Indian markets are likely to open on a flat to negative note on the back of mixed global cues, led by a mix of US rate hike bets and easing of Ukraine tension, said ICICI Direct
In Nifty’s current series, a Short Covering has been witnessed with increase in price of 0.98% and decrease in OI by -3.69% as of Wednesday wherein there was shedding of 3.79 lakh shares in OI, decreasing from 102.68 lakh to 98.99 lakh shares. Nifty 50 current month rollover stands at 17.15%, while Nifty Put Call Ratio, a sentiment indicator used by traders to gauge the market sentiment and mood, is currently at 0.97 compared to 1.34 of last week, indicating flat –neutral bias.
Nestle, Ambuja Cements: BSE-listed companies such as Nestle India, Ambuja Cements, Veritas (India) and Vasa Retail & Overseas will announce their October-December quarter results today.
Tata Consultancy Services: TCS announced a partnership with MATRIXX Software to integrate TCS HOBS™, its plug and play digital business platform for subscription, device and data management, with the cloud native, converged charging capabilities of the MATRIXX Digital Commerce Platform.

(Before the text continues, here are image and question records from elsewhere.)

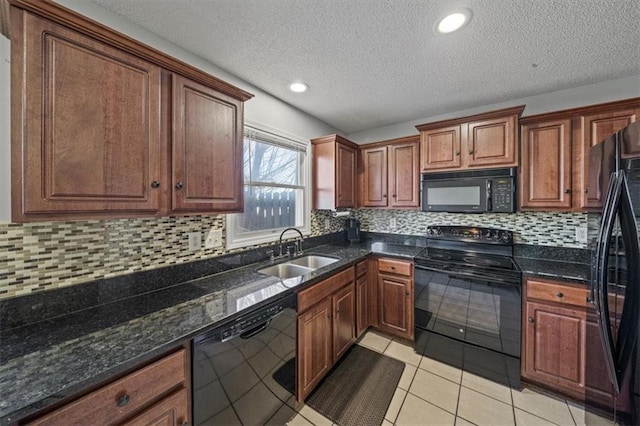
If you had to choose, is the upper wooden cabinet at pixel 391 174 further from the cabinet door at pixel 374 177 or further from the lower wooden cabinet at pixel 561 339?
the lower wooden cabinet at pixel 561 339

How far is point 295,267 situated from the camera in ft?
7.11

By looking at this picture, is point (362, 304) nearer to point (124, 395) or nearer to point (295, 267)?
point (295, 267)

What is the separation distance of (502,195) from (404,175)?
976 millimetres

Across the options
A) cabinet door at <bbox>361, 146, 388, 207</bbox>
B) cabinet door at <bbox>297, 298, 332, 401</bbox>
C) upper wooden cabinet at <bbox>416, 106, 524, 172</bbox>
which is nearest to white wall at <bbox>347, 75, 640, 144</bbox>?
upper wooden cabinet at <bbox>416, 106, 524, 172</bbox>

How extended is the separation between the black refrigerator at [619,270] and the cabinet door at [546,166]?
0.61 m

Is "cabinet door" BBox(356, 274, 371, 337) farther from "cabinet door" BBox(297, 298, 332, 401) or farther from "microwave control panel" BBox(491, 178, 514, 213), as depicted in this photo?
"microwave control panel" BBox(491, 178, 514, 213)

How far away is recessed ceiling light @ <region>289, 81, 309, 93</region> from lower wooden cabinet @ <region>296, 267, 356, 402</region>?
171cm

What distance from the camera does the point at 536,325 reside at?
1.82m

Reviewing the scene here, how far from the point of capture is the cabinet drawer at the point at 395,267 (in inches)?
93.0

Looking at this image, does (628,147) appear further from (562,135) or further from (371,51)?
(371,51)

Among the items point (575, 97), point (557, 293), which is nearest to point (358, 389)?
point (557, 293)

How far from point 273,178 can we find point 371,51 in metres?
1.38

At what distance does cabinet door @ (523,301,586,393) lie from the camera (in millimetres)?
1685

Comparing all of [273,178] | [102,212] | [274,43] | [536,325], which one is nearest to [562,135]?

Today' session could witness high volatility on account of the weekly F&O expiry. Meanwhile, investors may also take into account the January Fed meeting minutes, which showed that the US central bank believes it is time to raise interest rates, but also that any decisions would depend on a meeting-by-meeting analysis of inflation and other data. Ukraine situation will also weigh in on investor sentiments.

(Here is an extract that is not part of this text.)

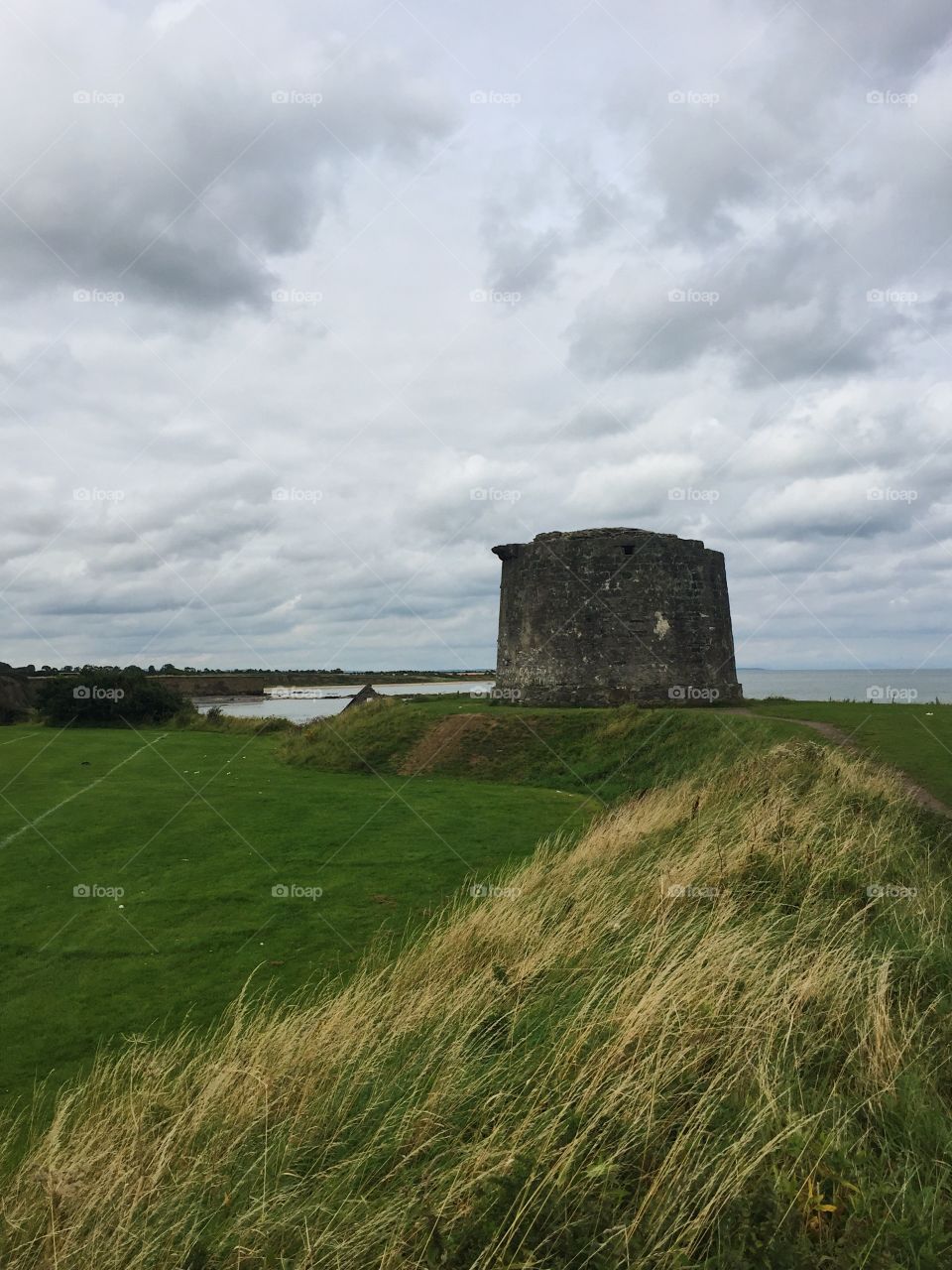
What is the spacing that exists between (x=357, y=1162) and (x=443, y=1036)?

Oil prices slid over 2% in early Asian trade today after both France and Iran said parties are closer to an agreement to salvage Iran's 2015 nuclear deal with world powers, offsetting ongoing concerns over the situation in Ukraine. Brent crude was trading down $2.43, or 2.6%, at $92.38 after the contract closed up 1.6% in the previous day's trade. Meanwhile, US West Texas Intermediate (WTI) crude was trading down $2.50, or 2.7%, at $91.16 a barrel at 0058 GMT, after it ended up 1.7% the previous day.
Gold steadied on Thursday near an eight-month high touched earlier this week, as the US dollar and Treasury yields dipped on less hawkish-than-feared US Federal Reserve minutes, and as the Ukraine crisis boosted demand for the safe-haven metal. Spot gold held its ground at $1,868.36 per ounce.

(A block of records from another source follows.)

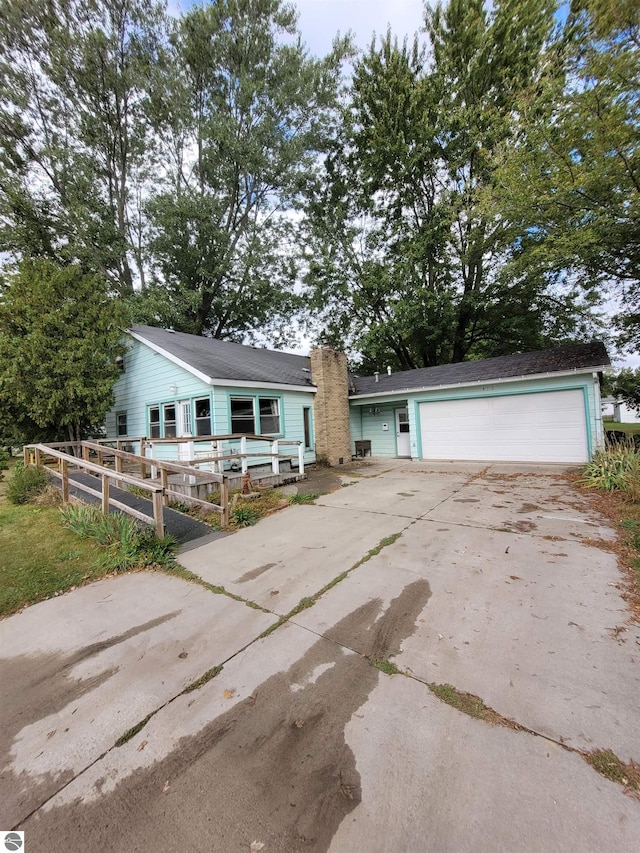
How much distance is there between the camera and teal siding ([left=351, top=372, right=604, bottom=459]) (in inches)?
383

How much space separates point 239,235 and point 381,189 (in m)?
9.05

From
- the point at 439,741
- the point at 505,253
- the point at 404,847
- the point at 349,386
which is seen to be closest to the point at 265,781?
the point at 404,847

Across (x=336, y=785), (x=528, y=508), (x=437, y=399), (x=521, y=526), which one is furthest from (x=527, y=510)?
(x=437, y=399)

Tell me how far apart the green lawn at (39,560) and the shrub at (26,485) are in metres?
1.34

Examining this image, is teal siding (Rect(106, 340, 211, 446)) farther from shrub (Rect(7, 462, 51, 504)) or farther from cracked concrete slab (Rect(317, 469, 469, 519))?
cracked concrete slab (Rect(317, 469, 469, 519))

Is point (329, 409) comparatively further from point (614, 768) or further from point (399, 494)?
point (614, 768)

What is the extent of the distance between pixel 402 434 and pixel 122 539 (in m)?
11.6

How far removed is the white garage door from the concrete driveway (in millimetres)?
7633

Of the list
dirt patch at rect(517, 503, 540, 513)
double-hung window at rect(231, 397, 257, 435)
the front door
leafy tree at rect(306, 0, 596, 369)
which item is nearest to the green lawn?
double-hung window at rect(231, 397, 257, 435)

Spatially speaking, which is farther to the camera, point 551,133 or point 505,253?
point 505,253

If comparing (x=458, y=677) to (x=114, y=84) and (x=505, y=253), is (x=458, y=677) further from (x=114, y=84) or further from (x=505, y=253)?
(x=114, y=84)

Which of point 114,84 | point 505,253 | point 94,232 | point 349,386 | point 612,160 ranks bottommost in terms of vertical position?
point 349,386

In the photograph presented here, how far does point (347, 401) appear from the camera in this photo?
13648mm

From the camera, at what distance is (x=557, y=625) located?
8.99 ft
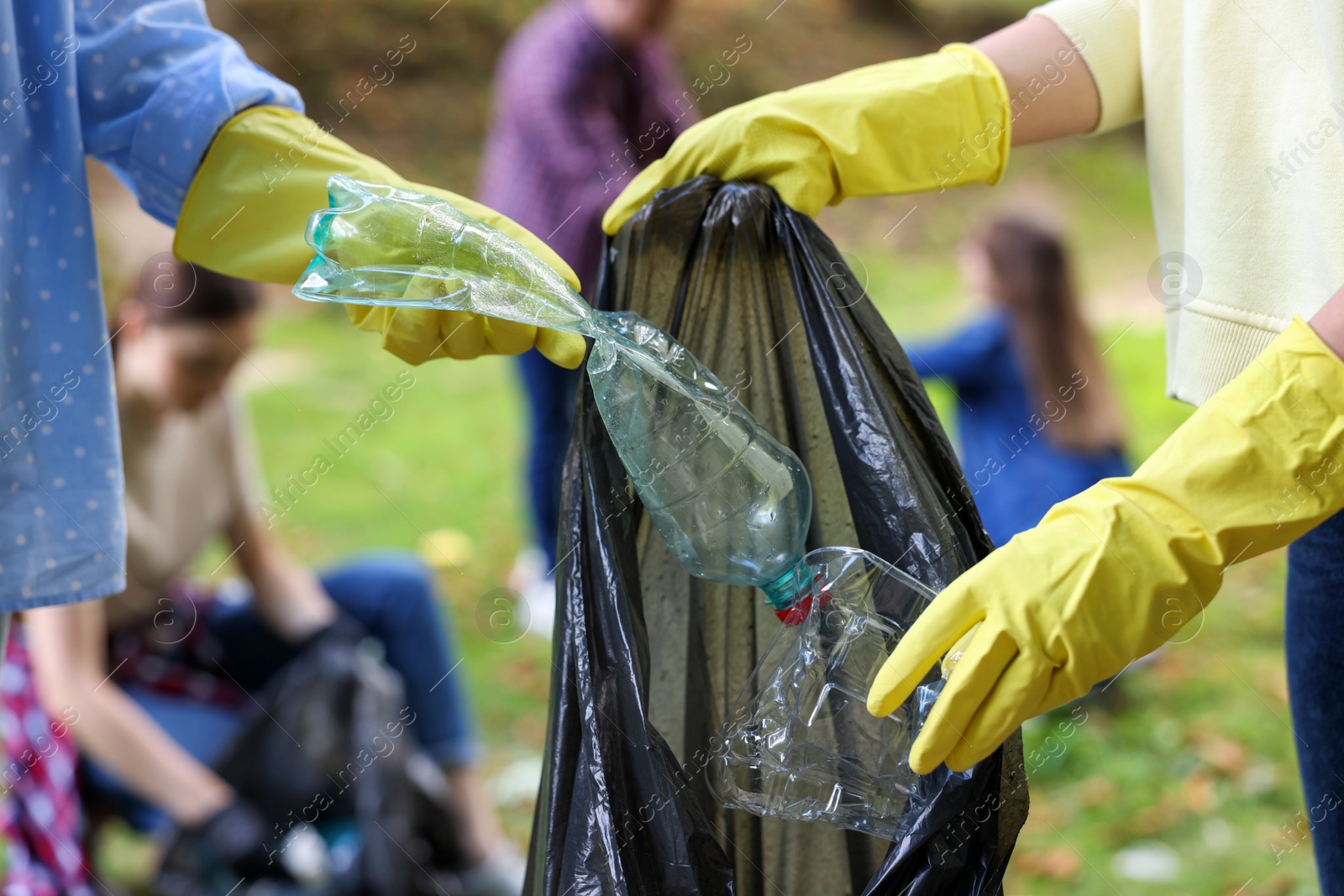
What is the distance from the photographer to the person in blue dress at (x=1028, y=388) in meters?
2.93

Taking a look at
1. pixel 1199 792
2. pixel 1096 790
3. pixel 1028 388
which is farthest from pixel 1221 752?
pixel 1028 388

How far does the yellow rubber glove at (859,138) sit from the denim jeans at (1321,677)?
527 mm

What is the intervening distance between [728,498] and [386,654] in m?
1.68

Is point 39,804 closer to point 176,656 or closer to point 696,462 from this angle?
point 176,656

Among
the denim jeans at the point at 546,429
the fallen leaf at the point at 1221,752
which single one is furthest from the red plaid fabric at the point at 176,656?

Asian markets opened muted today after a superb rally on Wednesday as markets digest the ongoing news flow on Ukraine/Russia & the Federal Reserve action expected in early March. Japan's 'Nikkei' which rose 600 points yesterday was down 100 in early trade while South Korean & Taiwan indices traded in the green. Chinese stocks should see the mixed reaction as they offer good opportunities as contrarian plays when global geopolitical uncertainty persists.